Scene-based reasoning records:
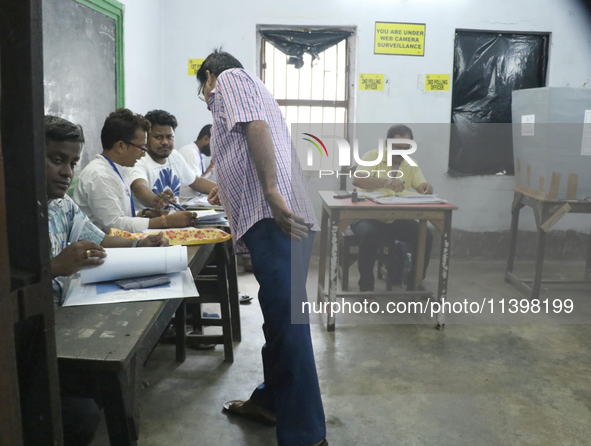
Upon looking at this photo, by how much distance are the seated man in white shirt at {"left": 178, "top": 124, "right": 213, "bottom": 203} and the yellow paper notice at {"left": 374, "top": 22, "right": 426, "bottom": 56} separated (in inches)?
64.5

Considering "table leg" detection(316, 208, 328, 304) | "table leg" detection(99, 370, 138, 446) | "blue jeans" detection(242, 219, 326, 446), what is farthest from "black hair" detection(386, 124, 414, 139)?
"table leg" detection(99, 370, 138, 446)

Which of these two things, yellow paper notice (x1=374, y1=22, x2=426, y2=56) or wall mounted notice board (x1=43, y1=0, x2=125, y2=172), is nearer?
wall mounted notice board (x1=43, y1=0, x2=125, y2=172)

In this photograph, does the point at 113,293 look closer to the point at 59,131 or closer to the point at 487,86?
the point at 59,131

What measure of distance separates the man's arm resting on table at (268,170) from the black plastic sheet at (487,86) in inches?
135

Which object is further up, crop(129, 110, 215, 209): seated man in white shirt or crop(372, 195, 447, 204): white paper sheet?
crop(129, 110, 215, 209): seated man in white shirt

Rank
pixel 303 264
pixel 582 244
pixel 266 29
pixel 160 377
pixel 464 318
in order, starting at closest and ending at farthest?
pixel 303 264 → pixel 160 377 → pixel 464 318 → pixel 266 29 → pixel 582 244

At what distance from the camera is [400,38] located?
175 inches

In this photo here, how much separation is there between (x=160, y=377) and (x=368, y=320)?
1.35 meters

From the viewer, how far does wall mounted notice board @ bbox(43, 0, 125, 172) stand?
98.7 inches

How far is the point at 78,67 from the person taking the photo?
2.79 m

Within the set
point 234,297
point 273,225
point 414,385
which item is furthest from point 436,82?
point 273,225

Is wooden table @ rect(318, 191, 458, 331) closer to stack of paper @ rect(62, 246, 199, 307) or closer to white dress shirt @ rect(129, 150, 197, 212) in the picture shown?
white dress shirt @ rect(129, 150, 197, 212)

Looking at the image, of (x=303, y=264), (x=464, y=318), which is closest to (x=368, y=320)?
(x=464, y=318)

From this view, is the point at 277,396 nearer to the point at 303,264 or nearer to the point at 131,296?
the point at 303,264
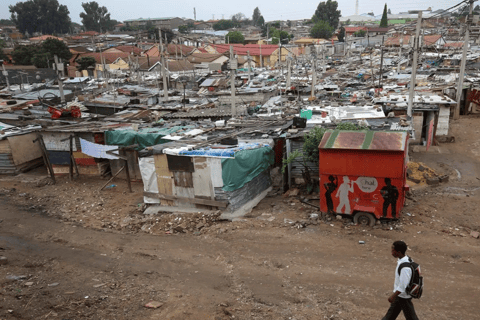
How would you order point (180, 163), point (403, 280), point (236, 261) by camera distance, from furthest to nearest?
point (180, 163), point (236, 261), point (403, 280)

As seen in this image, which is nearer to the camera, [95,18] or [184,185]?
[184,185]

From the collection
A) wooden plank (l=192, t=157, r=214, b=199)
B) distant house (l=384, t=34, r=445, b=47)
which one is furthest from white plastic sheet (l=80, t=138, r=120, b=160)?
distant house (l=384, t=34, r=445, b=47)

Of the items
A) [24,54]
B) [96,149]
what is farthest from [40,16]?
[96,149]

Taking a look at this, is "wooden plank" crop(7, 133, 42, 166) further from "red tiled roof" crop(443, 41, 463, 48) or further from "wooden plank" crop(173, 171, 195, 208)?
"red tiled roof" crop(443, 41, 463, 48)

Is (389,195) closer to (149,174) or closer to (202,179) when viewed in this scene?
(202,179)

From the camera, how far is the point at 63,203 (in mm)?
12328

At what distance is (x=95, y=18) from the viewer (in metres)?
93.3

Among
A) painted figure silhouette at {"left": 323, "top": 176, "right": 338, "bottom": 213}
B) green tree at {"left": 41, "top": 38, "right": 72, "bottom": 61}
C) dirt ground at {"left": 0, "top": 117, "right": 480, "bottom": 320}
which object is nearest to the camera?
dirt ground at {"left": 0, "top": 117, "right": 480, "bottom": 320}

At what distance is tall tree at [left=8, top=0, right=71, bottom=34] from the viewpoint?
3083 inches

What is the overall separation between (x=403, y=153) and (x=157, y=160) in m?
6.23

→ **Exercise objective**:
Give the lines of the records above as a Markdown table with columns named Row and Record line, starting with the line containing "From this view, is" and going on through the line containing "point (180, 163), point (236, 261), point". Leave out blank lines and pictures, and include nothing beyond those lines.

→ **Solved exercise**:
| Row | Record line |
|---|---|
| 1 | From this view, is the point at 277,396 nearer to the point at 303,264 or nearer to the point at 131,296? |
| 2 | the point at 303,264 |
| 3 | How would you order point (180, 163), point (403, 280), point (236, 261) by camera distance, from furthest to nearest? |
| 4 | point (180, 163), point (236, 261), point (403, 280) |